The day started like a normal Monday, albeit a cold one, which meant that the interior of the truck promptly fogged up when I began driving it to work even though it had been warming up in the driveway for several minutes. By the time I got to the parking lot behind the store, I could only see through the bottom 6 inches of the windshield. Thinking I would save time by not driving all the way to the end of the parking lot before turning around to park on the other side, I turned the wheel sharply to head over to a parking spot only to discover a previously invisible snow bank on my left side. Oops. And I immediately discovered how embarrassing it is to become high-centered in a four-wheel drive.

How do things like that happen? I have no good answer except that sometimes even smart people have fits of idiocy and inattention. And then we have to swallow our pride and admit that we need other people who were paying attention to save us from ourselves. So, my boss ended up towing me out of the snow, and I drove to the end of the parking lot where I turned around safely to come back and park properly in a parking space like I should have done in the first place. Sometimes you just have to laugh at yourself, don't you?

I noticed the other day while looking at one of my nativity sets that a particular wiseman has rather a condescending pose - almost as though he didn't entirely approve of the rude and humble circumstances of his king's birth. I'm sure it would have been a far more decorous occasion had he been in on the planning. But he wasn't. And that's kind of the point, isn't it? No matter how much we think we know, or how competent we believe we are, very little in the day to day circumstances of our life is really in our control.

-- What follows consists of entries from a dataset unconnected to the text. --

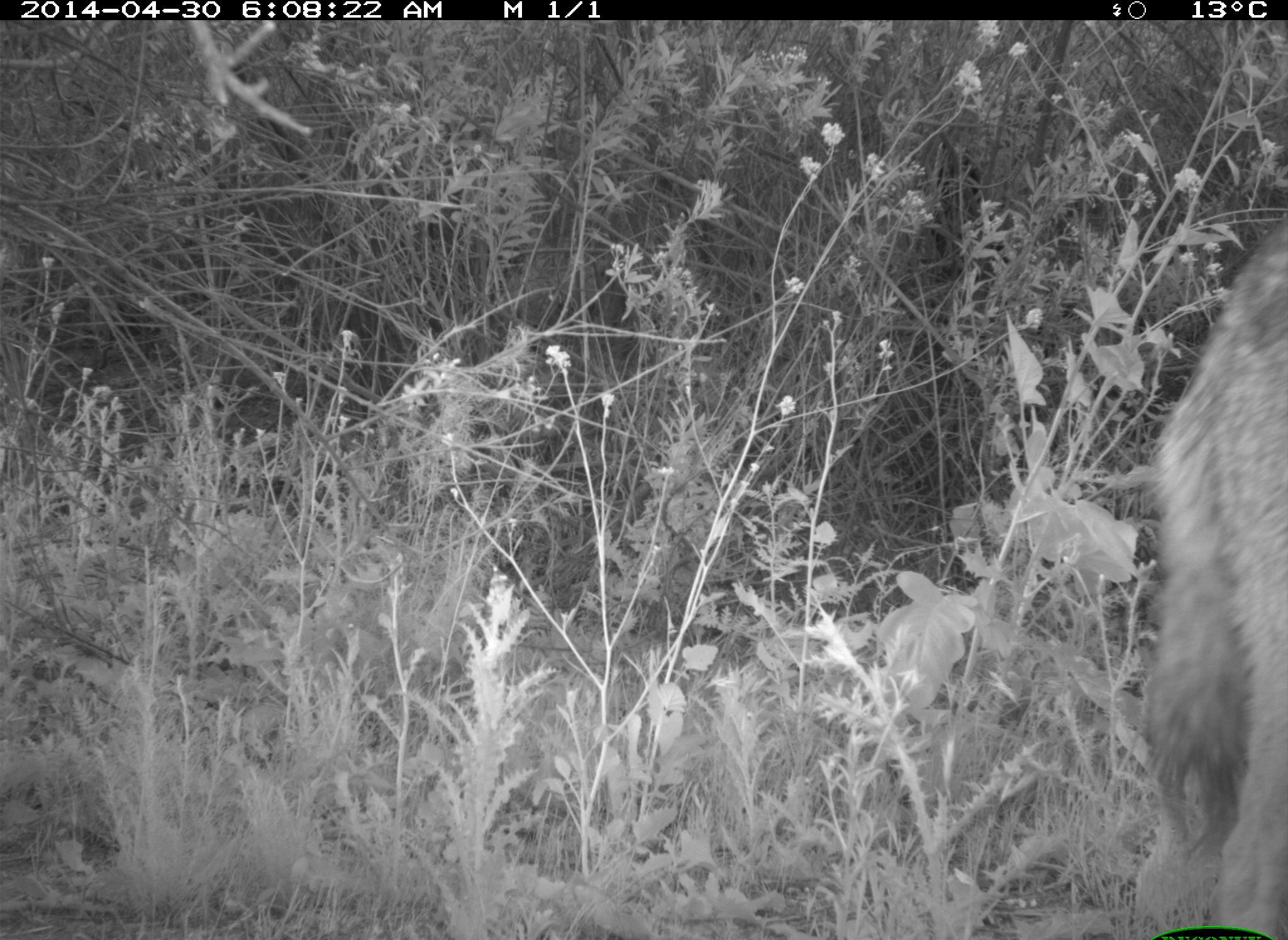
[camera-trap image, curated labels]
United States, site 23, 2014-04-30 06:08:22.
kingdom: Animalia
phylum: Chordata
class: Mammalia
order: Carnivora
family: Canidae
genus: Canis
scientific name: Canis latrans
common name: coyote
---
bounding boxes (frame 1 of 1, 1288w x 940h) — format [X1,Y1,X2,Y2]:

So, I will be remembering the "superior" wiseman the next time I think I have any wisdom in my particular circumstances. I will try to remember not to stand idly by judging events without any form of omniscience. Because even though our Lord and Savior knows everything, he still has time for each of us in our corrupted, tarnished state. He takes us in our broken state and loves us back to perfection. The least I can do is try to make his job a little easier sometimes by taking pride out of the equation.